── DATA EXTRACT ──
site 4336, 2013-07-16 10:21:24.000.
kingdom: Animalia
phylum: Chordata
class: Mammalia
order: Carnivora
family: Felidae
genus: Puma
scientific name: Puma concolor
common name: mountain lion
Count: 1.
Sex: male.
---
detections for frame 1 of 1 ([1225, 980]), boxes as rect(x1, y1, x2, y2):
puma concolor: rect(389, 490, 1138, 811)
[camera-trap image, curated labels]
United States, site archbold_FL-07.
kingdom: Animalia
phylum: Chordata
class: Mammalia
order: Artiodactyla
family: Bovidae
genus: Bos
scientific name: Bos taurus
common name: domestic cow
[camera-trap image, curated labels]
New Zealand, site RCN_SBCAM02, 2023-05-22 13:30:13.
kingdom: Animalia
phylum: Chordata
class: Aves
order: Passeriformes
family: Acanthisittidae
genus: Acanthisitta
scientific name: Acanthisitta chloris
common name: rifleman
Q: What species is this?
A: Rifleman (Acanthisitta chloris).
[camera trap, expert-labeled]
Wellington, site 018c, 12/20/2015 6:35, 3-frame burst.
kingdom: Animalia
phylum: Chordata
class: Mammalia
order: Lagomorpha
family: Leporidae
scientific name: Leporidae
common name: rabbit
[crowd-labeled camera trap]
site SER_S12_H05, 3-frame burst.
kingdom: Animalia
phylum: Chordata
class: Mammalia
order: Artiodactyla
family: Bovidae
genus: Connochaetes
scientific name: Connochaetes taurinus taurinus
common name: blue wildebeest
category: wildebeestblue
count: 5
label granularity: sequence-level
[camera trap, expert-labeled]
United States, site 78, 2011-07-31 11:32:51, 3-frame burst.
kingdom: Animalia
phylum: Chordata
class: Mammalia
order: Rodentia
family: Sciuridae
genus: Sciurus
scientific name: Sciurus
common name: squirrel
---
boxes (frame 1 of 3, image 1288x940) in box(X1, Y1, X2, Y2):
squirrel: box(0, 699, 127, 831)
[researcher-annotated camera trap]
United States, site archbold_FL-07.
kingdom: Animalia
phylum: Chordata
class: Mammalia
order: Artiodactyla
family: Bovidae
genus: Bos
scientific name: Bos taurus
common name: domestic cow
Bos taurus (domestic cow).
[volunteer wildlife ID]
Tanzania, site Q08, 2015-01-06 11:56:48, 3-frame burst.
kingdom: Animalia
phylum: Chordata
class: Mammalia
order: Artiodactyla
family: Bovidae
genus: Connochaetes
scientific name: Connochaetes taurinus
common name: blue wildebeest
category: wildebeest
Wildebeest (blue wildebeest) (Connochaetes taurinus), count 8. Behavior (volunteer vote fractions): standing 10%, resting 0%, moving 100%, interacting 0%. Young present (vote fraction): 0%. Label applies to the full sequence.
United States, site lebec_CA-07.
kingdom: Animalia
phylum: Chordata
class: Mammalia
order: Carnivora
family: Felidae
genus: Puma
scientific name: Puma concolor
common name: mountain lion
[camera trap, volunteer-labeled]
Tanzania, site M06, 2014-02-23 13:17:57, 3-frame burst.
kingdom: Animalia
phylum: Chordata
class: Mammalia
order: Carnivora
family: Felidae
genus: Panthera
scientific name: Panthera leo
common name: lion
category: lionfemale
───
→ **TASK**
From the listing above, extract every line exactly as it stands.

→ **SOLUTION**
site 4336, 2013-07-16 10:21:24.000.
kingdom: Animalia
phylum: Chordata
class: Mammalia
order: Carnivora
family: Felidae
genus: Puma
scientific name: Puma concolor
common name: mountain lion
Count: 1.
Sex: male.
---
detections for frame 1 of 1 ([1225, 980]), boxes as rect(x1, y1, x2, y2):
puma concolor: rect(389, 490, 1138, 811)
[camera-trap image, curated labels]
United States, site archbold_FL-07.
kingdom: Animalia
phylum: Chordata
class: Mammalia
order: Artiodactyla
family: Bovidae
genus: Bos
scientific name: Bos taurus
common name: domestic cow
[camera-trap image, curated labels]
New Zealand, site RCN_SBCAM02, 2023-05-22 13:30:13.
kingdom: Animalia
phylum: Chordata
class: Aves
order: Passeriformes
family: Acanthisittidae
genus: Acanthisitta
scientific name: Acanthisitta chloris
common name: rifleman
Q: What species is this?
A: Rifleman (Acanthisitta chloris).
[camera trap, expert-labeled]
Wellington, site 018c, 12/20/2015 6:35, 3-frame burst.
kingdom: Animalia
phylum: Chordata
class: Mammalia
order: Lagomorpha
family: Leporidae
scientific name: Leporidae
common name: rabbit
[crowd-labeled camera trap]
site SER_S12_H05, 3-frame burst.
kingdom: Animalia
phylum: Chordata
class: Mammalia
order: Artiodactyla
family: Bovidae
genus: Connochaetes
scientific name: Connochaetes taurinus taurinus
common name: blue wildebeest
category: wildebeestblue
count: 5
label granularity: sequence-level
[camera trap, expert-labeled]
United States, site 78, 2011-07-31 11:32:51, 3-frame burst.
kingdom: Animalia
phylum: Chordata
class: Mammalia
order: Rodentia
family: Sciuridae
genus: Sciurus
scientific name: Sciurus
common name: squirrel
---
boxes (frame 1 of 3, image 1288x940) in box(X1, Y1, X2, Y2):
squirrel: box(0, 699, 127, 831)
[researcher-annotated camera trap]
United States, site archbold_FL-07.
kingdom: Animalia
phylum: Chordata
class: Mammalia
order: Artiodactyla
family: Bovidae
genus: Bos
scientific name: Bos taurus
common name: domestic cow
Bos taurus (domestic cow).
[volunteer wildlife ID]
Tanzania, site Q08, 2015-01-06 11:56:48, 3-frame burst.
kingdom: Animalia
phylum: Chordata
class: Mammalia
order: Artiodactyla
family: Bovidae
genus: Connochaetes
scientific name: Connochaetes taurinus
common name: blue wildebeest
category: wildebeest
Wildebeest (blue wildebeest) (Connochaetes taurinus), count 8. Behavior (volunteer vote fractions): standing 10%, resting 0%, moving 100%, interacting 0%. Young present (vote fraction): 0%. Label applies to the full sequence.
United States, site lebec_CA-07.
kingdom: Animalia
phylum: Chordata
class: Mammalia
order: Carnivora
family: Felidae
genus: Puma
scientific name: Puma concolor
common name: mountain lion
[camera trap, volunteer-labeled]
Tanzania, site M06, 2014-02-23 13:17:57, 3-frame burst.
kingdom: Animalia
phylum: Chordata
class: Mammalia
order: Carnivora
family: Felidae
genus: Panthera
scientific name: Panthera leo
common name: lion
category: lionfemale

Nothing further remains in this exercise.